Technically, vaccines are the virus.

KILLER_CLOWN
09-16-2008, 10:01 PM
Technically, vaccines are the virus.

supposedly the dead virus. I was simply trying to point out that if i had Measles, and was vaccinated before getting them wouldn't I be infecting all the people i came into contact with since the age of 7?

irishjayhawk
09-16-2008, 10:02 PM
supposedly the dead virus. I was simply trying to point out that if i had Measles, and was vaccinated before getting them wouldn't I be infecting all the people i came into contact with since the age of 7?

You had them after you got vaccinated or before?

KILLER_CLOWN
09-16-2008, 10:04 PM
You had them after you got vaccinated or before?

after.

irishjayhawk
09-16-2008, 10:04 PM
after.

So the vaccination didn't work, correct?

RJ
09-16-2008, 10:06 PM
Ok then having had Measles myself, after being vaccinated do i still carry the virus?


I don't understand the question. You had measles and then were vaccinated? Isn't that closing the barn door after the horse got out?

KILLER_CLOWN
09-16-2008, 10:06 PM
So the vaccination didn't work, correct?

I'm guessing that is the case, unless i simply had the vaccine for the pleasure of it.

KILLER_CLOWN
09-16-2008, 10:09 PM
I don't understand the question. You had measles and then were vaccinated? Isn't that closing the barn door after the horse got out?

I was trying to apply the logic you posted that your child/grandchild was at risk even though she was vaccinated. You then pointed out that an unvaccinated person could still carry the virus and pass it on as an epidemic. My point is since i was vaccinated at 18 mos, then got measles at the age of 7 am i still carrying around an infectious disease?

J Diddy
09-16-2008, 10:12 PM
I was trying to apply the logic you posted that your child/grandchild was at risk even though she was vaccinated. You then pointed out that an unvaccinated person could still carry the virus and pass it on as an epidemic. My point is since i was vaccinated at 18 mos, then got measles at the age of 7 am i still carrying around an infectious disease?


Holy shit

that gives new meaning to "killer clown"

_____

**Directions for this task:**
Condense the paragraph in KILLER_CLOWN's 10:09 PM post in the forum thread on vaccines that begins "I was trying to apply the logic," keeping its main facts.

**Supplied information:**
_____

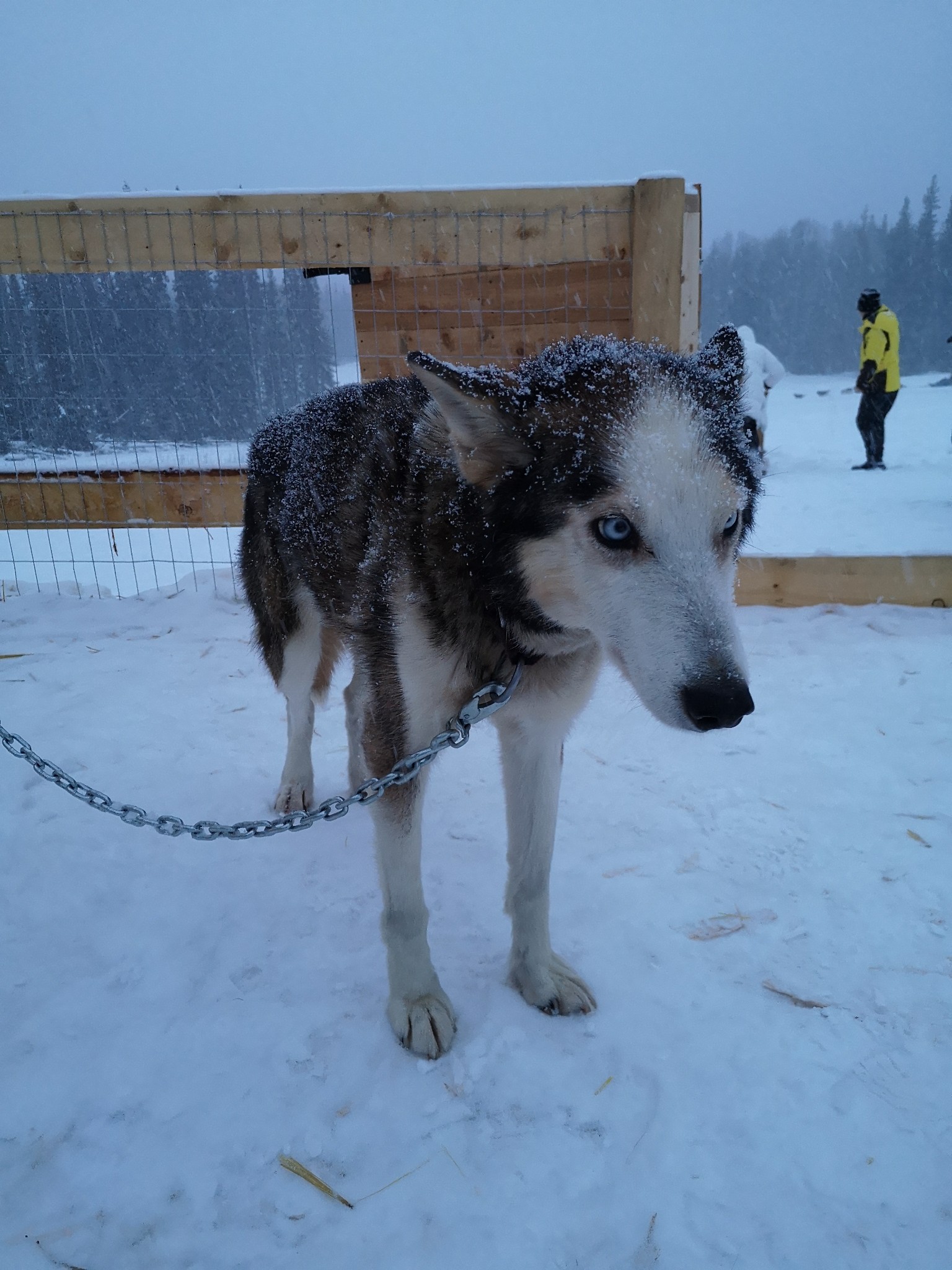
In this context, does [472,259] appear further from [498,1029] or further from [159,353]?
[498,1029]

_____

**Task result:**
Applying your logic, that your vaccinated child/grandchild was still at risk and that an unvaccinated person could carry the virus and spread it as an epidemic, I ask: since I was vaccinated at 18 months and then got measles at 7, am I still carrying an infectious disease?